前回登場した兵庫県立長田高校は1995年1月17日早朝に発生した阪神淡路大震災で甚大な被害を受けた神戸市長田区にある学校である。同年 2月4日、私は空路岡山に入り、姫路を経由してまだ動き始めたばかりのJR山陽本線で神戸に向かった。明石を過ぎると民家の屋根にブルーシートが目立ち始め、須磨に近づくと震災の爪あとがさらに顕著になってきた。鷹取の駅前は火災で焼け落ちた家屋がそのまま残っており、まるで戦場を見るようだった。おそらく長田高校周辺も混沌とした状況だったはずだ。その後、復興のプロセスで街並みは大きく変わっていった。被災した跡地にはマンションの建設が始まり、周囲の建物も次第に整備されていったが、人の息づかいが感じられる商店街は姿を消した。一方、神戸市内の公園などの公有地には仮設住宅が長く残り、復興への道のりが平坦なものではなかったことを物語っていた。そんなことを思い出させてくれた長田高校の甲子園出場だった。
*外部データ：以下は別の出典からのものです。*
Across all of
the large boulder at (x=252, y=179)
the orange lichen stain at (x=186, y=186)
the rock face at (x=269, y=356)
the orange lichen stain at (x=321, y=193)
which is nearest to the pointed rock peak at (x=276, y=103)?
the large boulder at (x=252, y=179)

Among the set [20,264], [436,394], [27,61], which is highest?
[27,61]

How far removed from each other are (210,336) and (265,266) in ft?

私はJR山陽本線、須磨⇔舞子間の車窓の眺めが気に入っている。社会人となり大阪に赴任した年のことだったろうか、初めて三宮から西に向かう列車に乗りこんだ時のことである。須磨あたりまで来ると目の前に穏やかな瀬戸内海が広がり、同時に山側には山陽電鉄の列車が近づいてきて、しばらくの間すぐ横を並んで走る。垂水の駅周辺で一旦海岸線から離れるが、またすぐに4本のレールが海沿いを併走し、舞子に近づくと海の向こうに淡路島が現れる。私は不意打ちを食らったように窓の外を見つめていた。この路線はその後も何回か乗車しているが、今では明石海峡大橋がそびえ立ち、また一段とインパクトのある景観となり、その狭い海峡を大小の船がゆったりと行き来する。この海の鯛やタコは知名度が高いが、春の風物詩のいかなごなど庶民の味にも事欠かない。かつて平氏はこの海を西に逃れて壇ノ浦で滅び、九州で再起をはかった足利尊氏は東へと進み、湊川で新田義貞、楠木正成の軍を破り京に上ったのだ。
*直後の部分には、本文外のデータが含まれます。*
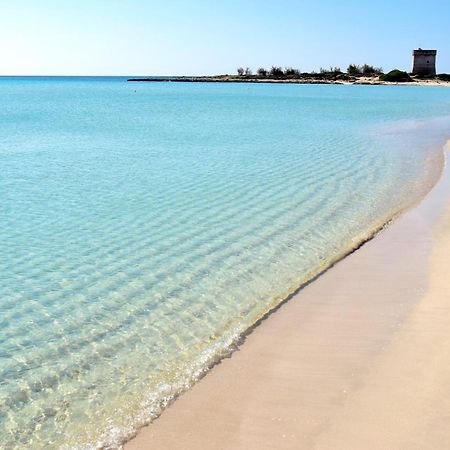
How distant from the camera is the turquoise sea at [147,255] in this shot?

列車から眺める風景は時間に追われる出張先であっても、そんな物思いにふけるひと時を与えてくれる。子供の頃から鉄道好きだった。車両の形式や蒸気機関車の仕組みなどにはあまり興味はなく、列車のスピードを感じながら、流れる景色を見つめていると飽きることを知らなかった。特に初めて乗る路線にめぐり合うと胸がときめき、あらかじめ地図を見ながら駅名をチェックするなど準備に怠りはなかった。鉄道ファンの分類からすると“乗り鉄”ということになるのであろう。そういえば、久しく列車の旅に出かけていない。各地の紅葉情報がメディアから流れてくる。富士山頂も雪をかぶった。紅葉は一気に山を駆け下りる。里の降りてきた紅葉でも見に出かけたいが、今月は諸事情あって動きが取れない。
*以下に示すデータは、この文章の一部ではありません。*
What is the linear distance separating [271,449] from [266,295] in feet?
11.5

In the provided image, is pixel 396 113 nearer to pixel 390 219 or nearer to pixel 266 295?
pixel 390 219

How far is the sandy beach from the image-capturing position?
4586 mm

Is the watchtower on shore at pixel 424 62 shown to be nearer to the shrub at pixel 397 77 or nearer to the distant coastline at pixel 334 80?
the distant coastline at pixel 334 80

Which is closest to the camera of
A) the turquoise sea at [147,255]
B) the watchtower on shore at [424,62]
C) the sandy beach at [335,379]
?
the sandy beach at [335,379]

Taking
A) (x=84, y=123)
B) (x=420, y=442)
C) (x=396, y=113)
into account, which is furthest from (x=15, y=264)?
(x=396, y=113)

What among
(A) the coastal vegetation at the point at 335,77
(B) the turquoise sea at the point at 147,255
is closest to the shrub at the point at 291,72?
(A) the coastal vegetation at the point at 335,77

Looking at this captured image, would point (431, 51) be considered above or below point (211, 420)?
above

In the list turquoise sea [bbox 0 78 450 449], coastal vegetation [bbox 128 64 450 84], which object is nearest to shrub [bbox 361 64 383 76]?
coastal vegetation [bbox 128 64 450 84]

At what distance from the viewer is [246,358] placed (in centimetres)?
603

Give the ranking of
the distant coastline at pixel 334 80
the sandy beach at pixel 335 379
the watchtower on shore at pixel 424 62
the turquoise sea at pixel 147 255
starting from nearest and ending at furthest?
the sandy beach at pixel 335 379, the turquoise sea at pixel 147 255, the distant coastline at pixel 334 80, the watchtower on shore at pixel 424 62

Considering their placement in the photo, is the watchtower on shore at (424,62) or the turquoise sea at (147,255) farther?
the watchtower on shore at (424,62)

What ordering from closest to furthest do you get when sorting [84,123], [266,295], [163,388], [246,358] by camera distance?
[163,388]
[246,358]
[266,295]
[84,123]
しかし、これはさして残念がることではない。私の本質は“乗り鉄”なのである。紅葉も桜も新緑も所詮“おまけ”のようなもの。私が列車の旅に心ひかれるのは、まだ乗ったことのない路線に一歩踏み入れるときの“ドキドキ”“ワクワク”感なのである。どうやらまた一つ楽しみが増えたようだ。本を一冊ポケットに入れ、このところ使用頻度の減った一眼レフでも担いで出かけよう。そうすればいっぱしのマニア気取りになれる。まずは手始めに最寄りの本屋へ時刻表でも買いに行こう。立冬を過ぎて風も冷たくなってきたが、私の心は春模様……。(7期:石巻)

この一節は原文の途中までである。